• _Required task_: Print the entries verbatim, leaving out the images they contain.

• _Recorded information_:
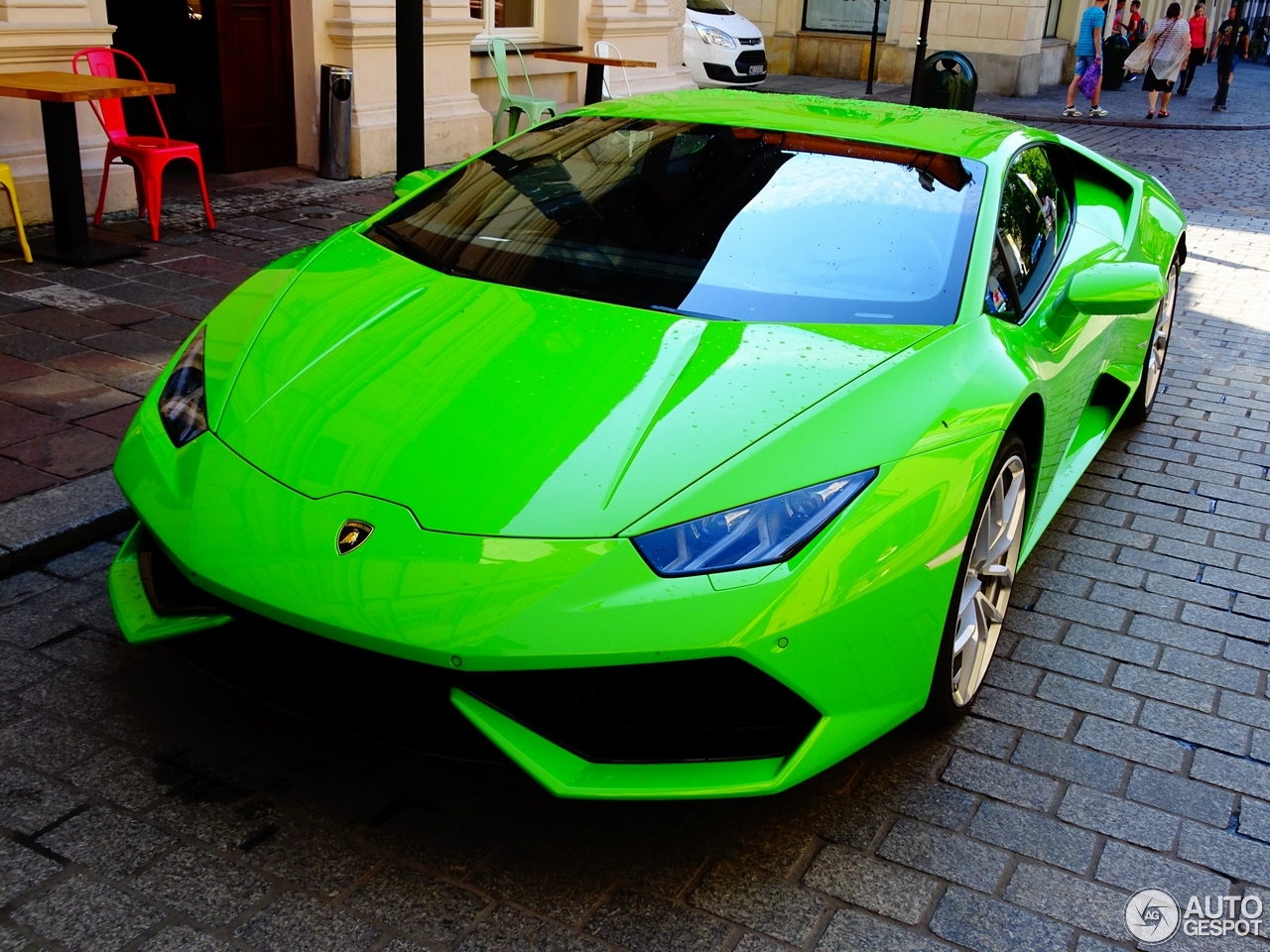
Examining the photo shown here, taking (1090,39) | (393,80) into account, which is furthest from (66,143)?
(1090,39)

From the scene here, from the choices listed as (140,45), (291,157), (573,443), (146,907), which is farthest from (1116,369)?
(140,45)

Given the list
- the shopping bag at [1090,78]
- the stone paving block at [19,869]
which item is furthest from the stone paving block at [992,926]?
the shopping bag at [1090,78]

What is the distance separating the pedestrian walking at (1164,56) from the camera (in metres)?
18.9

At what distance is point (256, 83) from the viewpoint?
940 cm

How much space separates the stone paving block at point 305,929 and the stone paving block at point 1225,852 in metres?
1.71

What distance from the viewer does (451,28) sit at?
10383 mm

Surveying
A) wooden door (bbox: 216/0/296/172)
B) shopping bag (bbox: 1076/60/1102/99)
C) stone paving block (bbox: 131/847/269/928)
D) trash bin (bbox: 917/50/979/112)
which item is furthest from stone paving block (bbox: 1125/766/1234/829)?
shopping bag (bbox: 1076/60/1102/99)

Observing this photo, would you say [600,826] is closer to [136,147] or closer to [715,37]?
[136,147]

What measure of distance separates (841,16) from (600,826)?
22470 millimetres

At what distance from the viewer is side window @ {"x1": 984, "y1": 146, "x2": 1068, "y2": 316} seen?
330 centimetres

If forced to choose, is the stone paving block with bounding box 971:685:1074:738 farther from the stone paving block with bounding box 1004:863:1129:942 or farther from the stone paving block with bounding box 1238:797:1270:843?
the stone paving block with bounding box 1004:863:1129:942

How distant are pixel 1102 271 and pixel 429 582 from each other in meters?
2.18

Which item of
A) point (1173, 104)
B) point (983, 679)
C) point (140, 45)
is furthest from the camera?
point (1173, 104)

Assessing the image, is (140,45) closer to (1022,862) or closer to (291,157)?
(291,157)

• _Answer in full_:
Examining the photo shown here, taking (1090,39) | (393,80) into account, which is furthest from (66,143)?
(1090,39)

From the scene here, from the choices listed as (140,45), (291,157), (573,443), (146,907), which is farthest from (1116,369)?
(140,45)

Given the list
- the shopping bag at [1090,78]
- the stone paving block at [19,869]
which item is furthest from the stone paving block at [992,926]?
the shopping bag at [1090,78]

What is the distance separating the pedestrian walking at (1164,56) from the camera (in metres)?
18.9

At what distance is point (256, 83) from the viewpoint?
940 cm

How much space separates the stone paving block at point 305,929 and the stone paving block at point 1225,852 in metres?
1.71

What distance from the viewer does (451,28) sit at?
10383 mm

Surveying
A) wooden door (bbox: 216/0/296/172)
B) shopping bag (bbox: 1076/60/1102/99)
C) stone paving block (bbox: 131/847/269/928)
D) trash bin (bbox: 917/50/979/112)
which item is furthest from stone paving block (bbox: 1125/766/1234/829)?
shopping bag (bbox: 1076/60/1102/99)

Observing this photo, would you say [600,826] is closer to [136,147] or closer to [715,37]?
[136,147]

What measure of distance separates (841,16) from (600,826)?
22470 millimetres

At what distance from the viewer is side window @ {"x1": 984, "y1": 146, "x2": 1068, "y2": 316} seen?
330 centimetres

If forced to choose, is the stone paving block with bounding box 971:685:1074:738 farther from the stone paving block with bounding box 1004:863:1129:942 or farther from the stone paving block with bounding box 1238:797:1270:843?
the stone paving block with bounding box 1004:863:1129:942

How distant are pixel 1102 271 and pixel 429 582 from each other in meters?
2.18

Which item of
A) point (1173, 104)
B) point (983, 679)
C) point (140, 45)
is furthest from the camera?
point (1173, 104)

Assessing the image, is (140,45) closer to (1022,862) or closer to (291,157)?
(291,157)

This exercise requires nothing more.